### BRIEF
Copy the following records line for line, changing nothing.

### EXTRACTED RECORDS
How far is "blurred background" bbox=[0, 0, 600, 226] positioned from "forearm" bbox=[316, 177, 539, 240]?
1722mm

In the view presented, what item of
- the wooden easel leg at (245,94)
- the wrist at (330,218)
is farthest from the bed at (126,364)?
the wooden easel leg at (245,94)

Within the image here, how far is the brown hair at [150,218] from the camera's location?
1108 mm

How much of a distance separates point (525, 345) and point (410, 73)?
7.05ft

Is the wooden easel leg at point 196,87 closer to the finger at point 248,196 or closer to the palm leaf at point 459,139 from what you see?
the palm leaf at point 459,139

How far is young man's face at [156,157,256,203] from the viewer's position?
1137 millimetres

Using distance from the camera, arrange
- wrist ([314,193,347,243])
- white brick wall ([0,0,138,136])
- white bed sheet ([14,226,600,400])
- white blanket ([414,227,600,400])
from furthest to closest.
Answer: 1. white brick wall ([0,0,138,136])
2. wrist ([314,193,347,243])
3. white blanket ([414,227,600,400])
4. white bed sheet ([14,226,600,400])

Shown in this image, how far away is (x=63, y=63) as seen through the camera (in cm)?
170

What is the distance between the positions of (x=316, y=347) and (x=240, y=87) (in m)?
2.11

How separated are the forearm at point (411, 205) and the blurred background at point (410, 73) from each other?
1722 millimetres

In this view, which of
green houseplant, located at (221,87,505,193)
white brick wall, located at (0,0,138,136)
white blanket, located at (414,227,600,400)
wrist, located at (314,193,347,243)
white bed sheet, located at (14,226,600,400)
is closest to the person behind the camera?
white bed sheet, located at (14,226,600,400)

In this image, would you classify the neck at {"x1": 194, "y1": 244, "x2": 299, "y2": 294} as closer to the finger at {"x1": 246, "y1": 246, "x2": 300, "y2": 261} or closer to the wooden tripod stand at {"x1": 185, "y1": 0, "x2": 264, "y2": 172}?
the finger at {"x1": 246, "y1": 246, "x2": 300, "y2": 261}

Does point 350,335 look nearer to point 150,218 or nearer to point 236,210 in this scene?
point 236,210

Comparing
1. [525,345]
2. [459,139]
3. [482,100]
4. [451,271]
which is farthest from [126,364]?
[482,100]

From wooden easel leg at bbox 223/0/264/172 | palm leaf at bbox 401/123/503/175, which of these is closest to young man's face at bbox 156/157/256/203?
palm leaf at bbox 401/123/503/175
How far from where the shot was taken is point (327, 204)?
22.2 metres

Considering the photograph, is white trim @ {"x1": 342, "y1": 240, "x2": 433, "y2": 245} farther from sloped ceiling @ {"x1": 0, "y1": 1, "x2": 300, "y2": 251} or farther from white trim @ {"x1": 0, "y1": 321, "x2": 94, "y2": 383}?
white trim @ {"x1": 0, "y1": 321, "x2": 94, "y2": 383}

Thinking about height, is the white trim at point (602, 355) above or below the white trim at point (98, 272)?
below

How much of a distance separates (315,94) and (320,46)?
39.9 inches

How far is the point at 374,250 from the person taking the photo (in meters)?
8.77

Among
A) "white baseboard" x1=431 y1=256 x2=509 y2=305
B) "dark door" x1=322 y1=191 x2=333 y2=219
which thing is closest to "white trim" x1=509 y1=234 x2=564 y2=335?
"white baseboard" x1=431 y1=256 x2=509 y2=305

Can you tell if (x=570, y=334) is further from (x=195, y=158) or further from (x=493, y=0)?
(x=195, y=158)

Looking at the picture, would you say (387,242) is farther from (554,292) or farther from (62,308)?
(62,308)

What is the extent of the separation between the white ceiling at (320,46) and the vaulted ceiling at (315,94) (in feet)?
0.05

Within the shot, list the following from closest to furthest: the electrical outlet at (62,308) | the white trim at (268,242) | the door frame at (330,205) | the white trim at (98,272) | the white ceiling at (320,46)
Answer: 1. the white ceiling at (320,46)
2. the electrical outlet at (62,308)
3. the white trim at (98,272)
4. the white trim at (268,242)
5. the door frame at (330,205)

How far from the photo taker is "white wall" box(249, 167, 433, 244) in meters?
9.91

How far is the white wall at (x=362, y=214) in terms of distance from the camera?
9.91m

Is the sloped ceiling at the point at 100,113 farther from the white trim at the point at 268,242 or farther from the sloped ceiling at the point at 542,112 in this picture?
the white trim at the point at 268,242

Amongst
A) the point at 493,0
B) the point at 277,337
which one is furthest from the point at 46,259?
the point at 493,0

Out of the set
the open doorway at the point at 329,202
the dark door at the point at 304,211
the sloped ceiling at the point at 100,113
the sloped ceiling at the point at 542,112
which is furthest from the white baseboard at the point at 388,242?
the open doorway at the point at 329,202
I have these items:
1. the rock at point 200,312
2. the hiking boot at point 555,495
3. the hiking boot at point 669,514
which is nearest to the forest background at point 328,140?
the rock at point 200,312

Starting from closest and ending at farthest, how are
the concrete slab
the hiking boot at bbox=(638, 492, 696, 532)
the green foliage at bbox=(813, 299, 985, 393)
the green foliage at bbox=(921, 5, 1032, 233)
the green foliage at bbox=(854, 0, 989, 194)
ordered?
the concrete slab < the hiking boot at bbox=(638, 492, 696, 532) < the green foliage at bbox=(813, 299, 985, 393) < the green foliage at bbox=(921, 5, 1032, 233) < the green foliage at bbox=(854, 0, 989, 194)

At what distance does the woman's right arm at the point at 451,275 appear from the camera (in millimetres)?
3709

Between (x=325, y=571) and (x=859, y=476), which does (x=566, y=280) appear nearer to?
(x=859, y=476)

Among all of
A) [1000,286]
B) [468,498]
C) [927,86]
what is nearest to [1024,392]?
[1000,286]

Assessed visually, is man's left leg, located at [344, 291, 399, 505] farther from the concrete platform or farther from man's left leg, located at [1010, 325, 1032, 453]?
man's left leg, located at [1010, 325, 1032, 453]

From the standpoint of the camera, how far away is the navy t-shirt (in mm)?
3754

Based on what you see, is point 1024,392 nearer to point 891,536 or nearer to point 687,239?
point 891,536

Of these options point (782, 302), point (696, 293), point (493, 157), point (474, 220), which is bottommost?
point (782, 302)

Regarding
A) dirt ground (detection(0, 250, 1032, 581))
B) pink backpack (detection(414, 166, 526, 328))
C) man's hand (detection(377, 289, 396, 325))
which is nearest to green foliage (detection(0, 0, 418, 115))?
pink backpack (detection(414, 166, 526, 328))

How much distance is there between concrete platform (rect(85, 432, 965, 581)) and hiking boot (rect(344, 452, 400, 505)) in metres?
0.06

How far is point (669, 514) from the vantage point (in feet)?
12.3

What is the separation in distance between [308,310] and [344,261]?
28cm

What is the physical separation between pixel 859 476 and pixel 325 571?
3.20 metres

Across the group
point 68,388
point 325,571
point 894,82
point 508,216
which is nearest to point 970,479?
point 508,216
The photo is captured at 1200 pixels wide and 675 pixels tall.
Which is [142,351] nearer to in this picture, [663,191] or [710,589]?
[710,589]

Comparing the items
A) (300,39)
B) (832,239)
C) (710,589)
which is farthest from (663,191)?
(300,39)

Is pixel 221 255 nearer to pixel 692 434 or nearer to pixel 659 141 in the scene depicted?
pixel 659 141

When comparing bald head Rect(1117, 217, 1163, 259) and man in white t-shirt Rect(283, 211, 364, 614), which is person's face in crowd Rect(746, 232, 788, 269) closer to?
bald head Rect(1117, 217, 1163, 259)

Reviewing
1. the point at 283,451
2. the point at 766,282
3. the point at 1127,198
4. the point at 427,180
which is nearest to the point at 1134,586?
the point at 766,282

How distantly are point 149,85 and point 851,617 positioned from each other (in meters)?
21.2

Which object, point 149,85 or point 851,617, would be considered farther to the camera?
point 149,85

### ANSWER TO THE PROBLEM
How far is "blurred background" bbox=[0, 0, 600, 226] positioned from "forearm" bbox=[316, 177, 539, 240]?
1722mm

In the view presented, what item of
- the wooden easel leg at (245,94)
- the wrist at (330,218)
is farthest from the bed at (126,364)?
the wooden easel leg at (245,94)

Within the image here, how far is the brown hair at [150,218] from the camera's location?
1108 mm

How much of a distance separates point (525, 345) and point (410, 73)?
7.05ft

Is the wooden easel leg at point 196,87 closer to the finger at point 248,196 or closer to the palm leaf at point 459,139 from what you see?
the palm leaf at point 459,139

How far is young man's face at [156,157,256,203] from the viewer's position?
1137 millimetres

Using distance from the camera, arrange
- wrist ([314,193,347,243])
- white brick wall ([0,0,138,136])
- white bed sheet ([14,226,600,400])
- white blanket ([414,227,600,400])
from furthest to closest.
Answer: 1. white brick wall ([0,0,138,136])
2. wrist ([314,193,347,243])
3. white blanket ([414,227,600,400])
4. white bed sheet ([14,226,600,400])

Shown in this image, how far away is (x=63, y=63) as seen through the camera (in cm)?
170

What is the distance between the positions of (x=316, y=347) and (x=240, y=87) (in m)?
2.11

How separated are the forearm at point (411, 205) and the blurred background at point (410, 73) from each other?
1722 millimetres

In this view, which of
green houseplant, located at (221,87,505,193)
white brick wall, located at (0,0,138,136)
white blanket, located at (414,227,600,400)
wrist, located at (314,193,347,243)
white bed sheet, located at (14,226,600,400)
is closest to the person behind the camera?
white bed sheet, located at (14,226,600,400)

In this image, would you classify the neck at {"x1": 194, "y1": 244, "x2": 299, "y2": 294} as closer to the finger at {"x1": 246, "y1": 246, "x2": 300, "y2": 261} or closer to the wooden tripod stand at {"x1": 185, "y1": 0, "x2": 264, "y2": 172}?
the finger at {"x1": 246, "y1": 246, "x2": 300, "y2": 261}

Does point 350,335 look nearer to point 150,218 or nearer to point 236,210 in this scene?
point 236,210

Comparing
1. [525,345]
2. [459,139]
3. [482,100]
4. [451,271]
which is farthest from [126,364]?
[482,100]

From wooden easel leg at bbox 223/0/264/172 | palm leaf at bbox 401/123/503/175, which of these is closest to young man's face at bbox 156/157/256/203?
palm leaf at bbox 401/123/503/175
How far from where the shot was taken is point (327, 204)?
22.2 metres

Considering the photograph, is white trim @ {"x1": 342, "y1": 240, "x2": 433, "y2": 245} farther from sloped ceiling @ {"x1": 0, "y1": 1, "x2": 300, "y2": 251} or farther from white trim @ {"x1": 0, "y1": 321, "x2": 94, "y2": 383}?
white trim @ {"x1": 0, "y1": 321, "x2": 94, "y2": 383}

Thinking about height, is the white trim at point (602, 355) above or below the white trim at point (98, 272)?
below

How much of a distance separates (315,94) and (320,46)?
39.9 inches

How far is the point at 374,250 from the person taking the photo (in meters)?
8.77

Among
A) "white baseboard" x1=431 y1=256 x2=509 y2=305
B) "dark door" x1=322 y1=191 x2=333 y2=219
which thing is closest to "white trim" x1=509 y1=234 x2=564 y2=335?
"white baseboard" x1=431 y1=256 x2=509 y2=305

Can you tell if (x=570, y=334) is further from (x=195, y=158) or further from (x=493, y=0)?
(x=195, y=158)

Looking at the picture, would you say (387,242) is farther from (554,292) or farther from (62,308)?
(62,308)

What is the extent of the separation between the white ceiling at (320,46) and the vaulted ceiling at (315,94) (in feet)?
0.05

Within the shot, list the following from closest to furthest: the electrical outlet at (62,308) | the white trim at (268,242) | the door frame at (330,205) | the white trim at (98,272) | the white ceiling at (320,46)
Answer: 1. the white ceiling at (320,46)
2. the electrical outlet at (62,308)
3. the white trim at (98,272)
4. the white trim at (268,242)
5. the door frame at (330,205)

How far from the photo taker is "white wall" box(249, 167, 433, 244) in meters?
9.91

How far is the white wall at (x=362, y=214) in terms of distance from the camera?
9.91m

Is the sloped ceiling at the point at 100,113 farther from the white trim at the point at 268,242 or farther from the sloped ceiling at the point at 542,112 in this picture?
the white trim at the point at 268,242

Amongst
A) the point at 493,0
B) the point at 277,337
which one is furthest from the point at 46,259?
the point at 493,0

Out of the set
the open doorway at the point at 329,202
the dark door at the point at 304,211
the sloped ceiling at the point at 100,113
the sloped ceiling at the point at 542,112
which is furthest from the white baseboard at the point at 388,242?
the open doorway at the point at 329,202
I have these items:
1. the rock at point 200,312
2. the hiking boot at point 555,495
3. the hiking boot at point 669,514
which is nearest to the forest background at point 328,140?
the rock at point 200,312

Starting from closest and ending at farthest, how are
the concrete slab
the hiking boot at bbox=(638, 492, 696, 532)
the green foliage at bbox=(813, 299, 985, 393)
the green foliage at bbox=(921, 5, 1032, 233)
the green foliage at bbox=(854, 0, 989, 194)
ordered?
the concrete slab < the hiking boot at bbox=(638, 492, 696, 532) < the green foliage at bbox=(813, 299, 985, 393) < the green foliage at bbox=(921, 5, 1032, 233) < the green foliage at bbox=(854, 0, 989, 194)

At what distance does the woman's right arm at the point at 451,275 appear from the camera (in millimetres)?
3709

Between (x=325, y=571) and (x=859, y=476), which does (x=566, y=280) appear nearer to?
(x=859, y=476)

Among all of
A) [1000,286]
B) [468,498]
C) [927,86]
what is nearest to [1024,392]?
[1000,286]

Assessed visually, is man's left leg, located at [344, 291, 399, 505] farther from the concrete platform or farther from man's left leg, located at [1010, 325, 1032, 453]?
man's left leg, located at [1010, 325, 1032, 453]

From the standpoint of the camera, how far away is the navy t-shirt (in mm)?
3754

Based on what you see, is point 1024,392 nearer to point 891,536 or nearer to point 687,239?
point 891,536

Of these options point (782, 302), point (696, 293), point (493, 157), point (474, 220), which is bottommost?
point (782, 302)

Regarding
A) dirt ground (detection(0, 250, 1032, 581))
B) pink backpack (detection(414, 166, 526, 328))
C) man's hand (detection(377, 289, 396, 325))
which is nearest to green foliage (detection(0, 0, 418, 115))?
pink backpack (detection(414, 166, 526, 328))

How much distance is there between concrete platform (rect(85, 432, 965, 581)) and hiking boot (rect(344, 452, 400, 505)) in metres?
0.06

How far is point (669, 514) from the vantage point (in feet)?
12.3

What is the separation in distance between [308,310] and [344,261]?
28cm

What is the physical separation between pixel 859 476 and pixel 325 571?
3.20 metres

Across the group
point 68,388
point 325,571
point 894,82
point 508,216
which is nearest to point 970,479?
point 508,216
The photo is captured at 1200 pixels wide and 675 pixels tall.
Which is [142,351] nearer to in this picture, [663,191] or [710,589]?
[710,589]

Comparing the items
A) (300,39)
B) (832,239)
C) (710,589)
which is farthest from (663,191)?
(300,39)

Is pixel 221 255 nearer to pixel 692 434 or nearer to pixel 659 141 in the scene depicted?
pixel 659 141

When comparing bald head Rect(1117, 217, 1163, 259) and man in white t-shirt Rect(283, 211, 364, 614), which is person's face in crowd Rect(746, 232, 788, 269) closer to?
bald head Rect(1117, 217, 1163, 259)

Reviewing
1. the point at 283,451
2. the point at 766,282
3. the point at 1127,198
4. the point at 427,180
which is nearest to the point at 1134,586?
the point at 766,282

How distantly are point 149,85 and point 851,617 positioned from each other (in meters)?
21.2

Which object, point 149,85 or point 851,617, would be considered farther to the camera?
point 149,85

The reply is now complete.